Fix #2: correct I-frame timing
[NOTE: in the 'git' source tree from today I noticed some effort that may in some cases alleviate this problem, specifically Getcc and the information it collects, though it's likely the base cause of the problem goes uncorrected without the proposed patches]
This was very difficult to find. It appears that when streaming H.264 video contains B frames, if the content is 'just right' you could end up applying a B frame's timing (or even a preceding P frame's timing) to an I frame, causing 'shudders' in the playback. This is infrequent, although I was able to prove that it was actually happening through the use of debug messages.
Correcting the problem required patching two files, include/vlc_block.h and modules/packetizer/h264.c
In modules/packetizer/h264.c the function ParseNALBlock attempts to correct a problem where dts and pts are indicated as 'zero' for an I frame, by capturing the frame blocks FIRST dts and pts and applying that to everything in the frame block. Unfortunately, H.264 allows you to have multiple timings within the same block, so this method can't always work. Instead, a patch to block_ChainExtract corrects this problem by finding the first non-zero dts/pts within the same chain and using THAT instead. So, if the first entry of an I frame has a dts/pts of zero, the next entry probably won't - and so you use the NEXT entry's dts/pts value via the patch (which will be the correct value).
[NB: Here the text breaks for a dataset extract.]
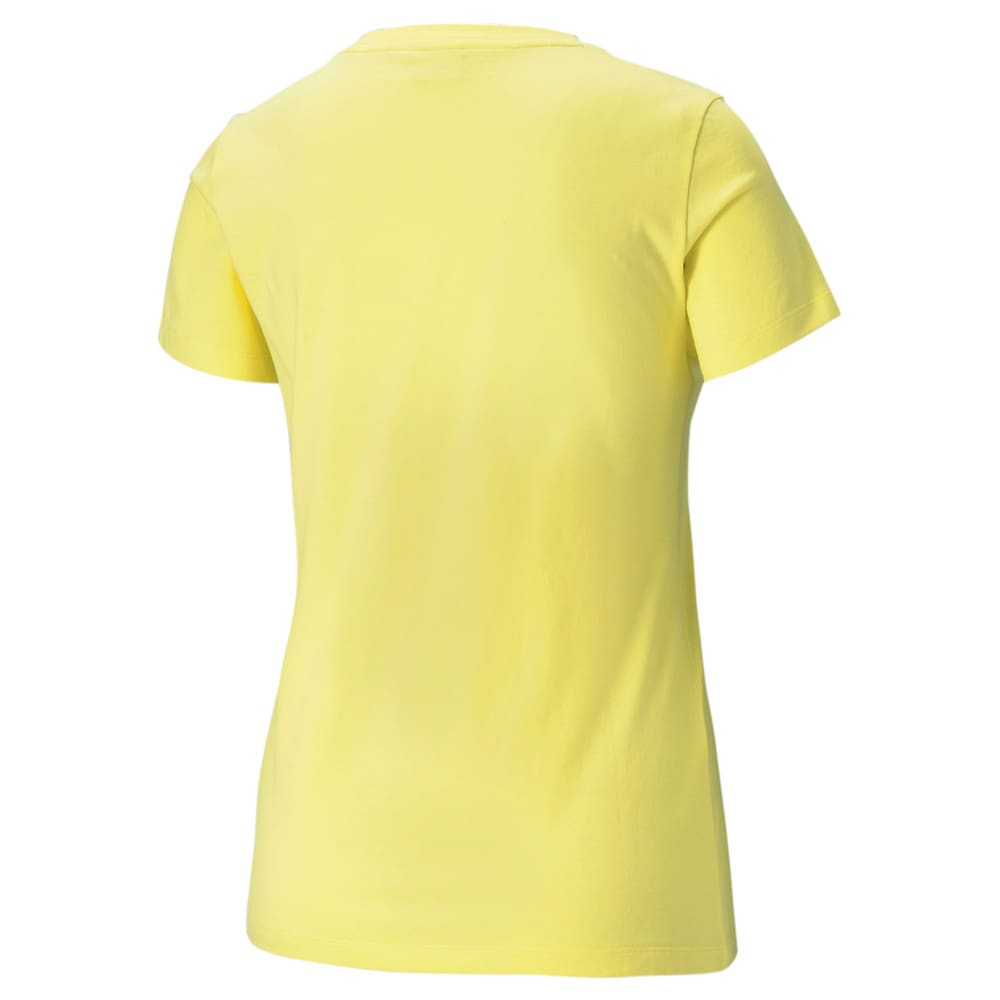 Изображение Puma Футболка Classics Logo Women's Tee #2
the function block_ChainExtract (include/vlc_block.h) is patched as follows:
static size_t block_ChainExtract( block_t *p_list, void *p_data, size_t i_max )
{
size_t i_total = 0;
uint8_t *p = (uint8_t*)p_data;
// Airgain begin
block_t *p_list0 = p_list;
// Airgain end
while( p_list && i_max )
{
size_t i_copy = __MIN( i_max, p_list->i_buffer );
memcpy( p, p_list->p_buffer, i_copy );
i_max -= i_copy;
i_total += i_copy;
p += i_copy;
// Airgain begin
if(!p_list0->i_dts && !p_list0->i_pts)
{
p_list0->i_dts = p_list->i_dts;
p_list0->i_pts = p_list->i_pts;
}
// Airgain end
p_list = p_list->p_next;
}
return i_total;
}
Then, a corresponding set of patches in modules/packetizer/h264.c un-does the workaround that uses 'i_frame_dts' and 'i_frame_pts' in lieu of the actual dts/pts as follows:
(in ParseNALBlock, near the end)
/* Append the block */
if( p_frag )
block_ChainAppend( &p_sys->p_frame, p_frag );
*pb_used_ts = false;
if( p_sys->i_frame_dts < 0 && p_sys->i_frame_pts < 0 )
{
// Airgain begin - if B frame or i_frag_pts is zero, do NOT assign frame [pd]ts !
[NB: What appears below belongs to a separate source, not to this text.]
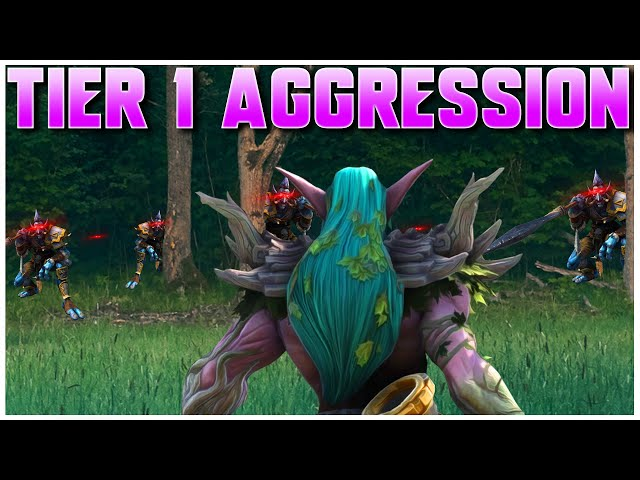 Grubby   WC3   TIER 1 AGGRESSION!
if(i_frag_pts && p_sys->slice.i_frame_type !=
{
// Airgain end
p_sys->i_frame_dts = i_frag_dts;
p_sys->i_frame_pts = i_frag_pts;
*pb_used_ts = true;
// Airgain begin
}
// Airgain end
}
return p_pic;
}
(in OutputPicture, near the end)
else
{
p_pic = block_ChainGather( p_sys->p_frame );
}
// Airgain begin - do not assign i_[pd]ts from frame [pd]ts unless mine are <= 0
if(p_pic->i_dts <= 0 && p_pic->i_pts <= 0)
{
// Airgain end
p_pic->i_dts = p_sys->i_frame_dts;
p_pic->i_pts = p_sys->i_frame_pts;
// Airgain begin
}
// Airgain end
p_pic->i_length = 0; /* FIXME */
p_pic->i_flags |= p_sys->slice.i_frame_type;
p_sys->slice.i_frame_type = 0;
p_sys->p_frame = NULL;
p_sys->i_frame_dts = -1;
p_sys->i_frame_pts = -1;
p_sys->b_slice = false;
return p_pic;
}
Fix #3: (X11 only) - using XFlush + usleep to send commands to XServer and thread-switch _before_ XSync
One observation that I made regarding X11 video performance is that OCCASIONALLY you would end up with delay times around the 'XSync' call that exceeded the frame to frame timing by several times over (as long as 100msec at times). Additionally there was an accumulation of memory footprint for the X Server. It appeared as if the calls to the X Server were being made in such a way that normal background tasks were being pre-empted until "everything backed up". The problem manifested itself as infrequent "stops" and frame drops in high bandwidth video playback, and occasionally as "tears" where part of a frame was rendered on one vertical scan interval, and the rest on subsequent scan interval(s).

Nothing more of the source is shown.